[WHAT TO WORK ON]
Find the lines of data that contain the string "sequence", then list them.

※ ※ ※

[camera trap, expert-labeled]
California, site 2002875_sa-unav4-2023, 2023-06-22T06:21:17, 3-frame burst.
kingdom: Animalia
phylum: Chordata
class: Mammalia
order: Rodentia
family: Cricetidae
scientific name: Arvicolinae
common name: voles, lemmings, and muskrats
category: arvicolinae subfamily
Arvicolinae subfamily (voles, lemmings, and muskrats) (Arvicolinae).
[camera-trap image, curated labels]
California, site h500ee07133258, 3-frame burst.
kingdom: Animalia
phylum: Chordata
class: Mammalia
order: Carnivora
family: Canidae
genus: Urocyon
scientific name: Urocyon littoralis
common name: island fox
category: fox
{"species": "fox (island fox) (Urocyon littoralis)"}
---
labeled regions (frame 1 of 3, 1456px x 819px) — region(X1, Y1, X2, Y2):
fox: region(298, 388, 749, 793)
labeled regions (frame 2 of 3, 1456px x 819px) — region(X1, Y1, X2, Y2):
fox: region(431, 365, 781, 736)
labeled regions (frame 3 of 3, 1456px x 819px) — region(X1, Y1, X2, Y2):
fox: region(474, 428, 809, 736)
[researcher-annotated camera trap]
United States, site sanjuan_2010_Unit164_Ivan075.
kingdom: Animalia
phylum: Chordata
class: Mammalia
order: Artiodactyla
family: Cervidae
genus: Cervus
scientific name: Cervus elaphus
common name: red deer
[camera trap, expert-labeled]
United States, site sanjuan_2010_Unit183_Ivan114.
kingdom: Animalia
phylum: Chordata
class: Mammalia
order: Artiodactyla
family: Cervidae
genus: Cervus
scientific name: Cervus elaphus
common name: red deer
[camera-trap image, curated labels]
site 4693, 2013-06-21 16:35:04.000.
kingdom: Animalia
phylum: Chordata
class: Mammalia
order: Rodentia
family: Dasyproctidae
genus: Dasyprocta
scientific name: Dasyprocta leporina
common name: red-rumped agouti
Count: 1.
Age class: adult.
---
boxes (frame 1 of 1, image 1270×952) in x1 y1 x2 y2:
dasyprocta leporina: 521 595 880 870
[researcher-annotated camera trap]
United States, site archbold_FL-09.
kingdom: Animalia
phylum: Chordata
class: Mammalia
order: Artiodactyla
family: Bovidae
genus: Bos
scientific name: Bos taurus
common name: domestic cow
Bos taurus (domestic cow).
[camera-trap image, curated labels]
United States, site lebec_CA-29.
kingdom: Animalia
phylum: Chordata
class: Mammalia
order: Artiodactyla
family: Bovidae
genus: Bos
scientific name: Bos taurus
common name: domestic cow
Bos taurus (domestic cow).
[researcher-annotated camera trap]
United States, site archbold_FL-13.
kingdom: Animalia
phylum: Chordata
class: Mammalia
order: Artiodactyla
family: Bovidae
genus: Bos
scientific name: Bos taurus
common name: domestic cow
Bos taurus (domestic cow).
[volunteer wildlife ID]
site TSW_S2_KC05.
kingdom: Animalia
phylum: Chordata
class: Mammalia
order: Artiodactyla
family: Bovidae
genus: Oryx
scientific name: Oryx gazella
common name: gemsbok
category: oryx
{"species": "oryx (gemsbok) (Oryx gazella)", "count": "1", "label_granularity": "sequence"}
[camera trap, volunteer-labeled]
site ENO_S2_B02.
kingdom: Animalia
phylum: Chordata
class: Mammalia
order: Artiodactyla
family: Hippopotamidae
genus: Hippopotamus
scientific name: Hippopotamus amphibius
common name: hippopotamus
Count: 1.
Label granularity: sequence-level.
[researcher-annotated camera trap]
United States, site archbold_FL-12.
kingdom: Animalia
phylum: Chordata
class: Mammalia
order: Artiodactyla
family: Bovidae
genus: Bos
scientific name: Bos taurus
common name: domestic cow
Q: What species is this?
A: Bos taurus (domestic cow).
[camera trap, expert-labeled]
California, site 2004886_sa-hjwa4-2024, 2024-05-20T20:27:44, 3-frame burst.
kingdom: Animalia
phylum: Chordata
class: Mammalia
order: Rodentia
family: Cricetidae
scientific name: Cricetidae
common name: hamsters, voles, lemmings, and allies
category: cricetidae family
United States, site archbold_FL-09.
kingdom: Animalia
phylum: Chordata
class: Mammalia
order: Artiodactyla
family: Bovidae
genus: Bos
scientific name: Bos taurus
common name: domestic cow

※ ※ ※

[TASK OUTPUT]
{"species": "oryx (gemsbok) (Oryx gazella)", "count": "1", "label_granularity": "sequence"}
Label granularity: sequence-level.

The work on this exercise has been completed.